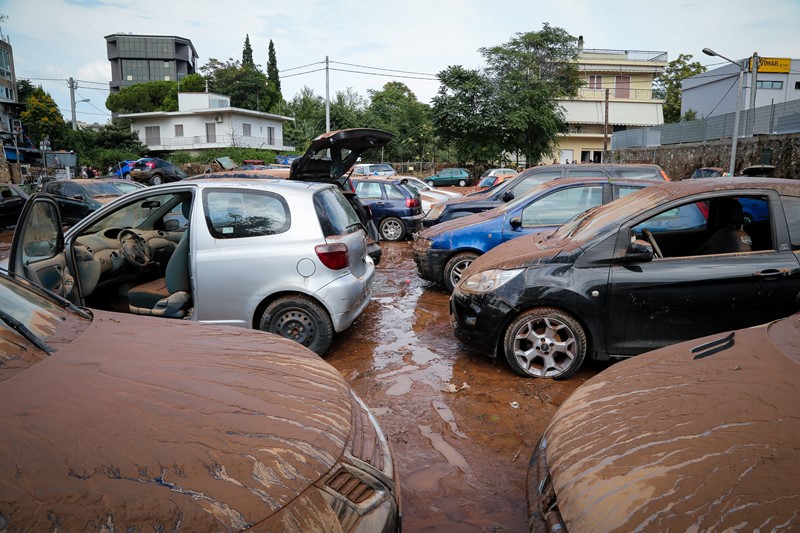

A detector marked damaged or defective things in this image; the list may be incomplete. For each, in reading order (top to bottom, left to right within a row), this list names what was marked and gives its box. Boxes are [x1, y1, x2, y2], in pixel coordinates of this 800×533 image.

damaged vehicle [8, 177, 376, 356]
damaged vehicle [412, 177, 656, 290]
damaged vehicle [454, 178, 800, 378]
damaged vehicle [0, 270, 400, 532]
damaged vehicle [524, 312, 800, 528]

* * *

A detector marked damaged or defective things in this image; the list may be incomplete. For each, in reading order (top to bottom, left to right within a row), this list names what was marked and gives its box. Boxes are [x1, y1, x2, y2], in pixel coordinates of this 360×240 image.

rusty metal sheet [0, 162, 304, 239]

---

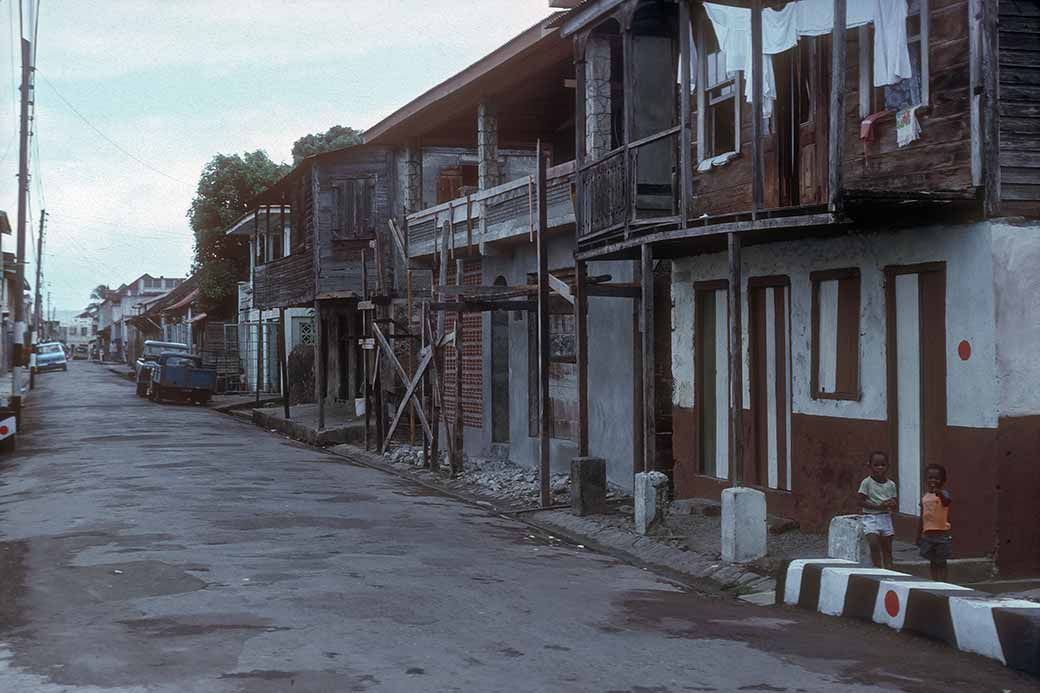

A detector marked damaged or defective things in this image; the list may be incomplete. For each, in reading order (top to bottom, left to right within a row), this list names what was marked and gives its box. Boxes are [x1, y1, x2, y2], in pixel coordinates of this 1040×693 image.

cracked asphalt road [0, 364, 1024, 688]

» What you will do: Can you reproduce the part of the records that opens with the line containing "this 1040×693 image." and closes with the line containing "cracked asphalt road [0, 364, 1024, 688]", with "detector" swapped for "scanner" and nothing else changed?

» Result of this exercise:
A scanner marked damaged or defective things in this image; the list may be incomplete. For each, in reading order (top to bottom, left to right within a row), this list names what was marked and gives its box. Boxes are [x1, y1, x2, y2], in pixel coordinates of this 1040×693 image.

cracked asphalt road [0, 364, 1024, 688]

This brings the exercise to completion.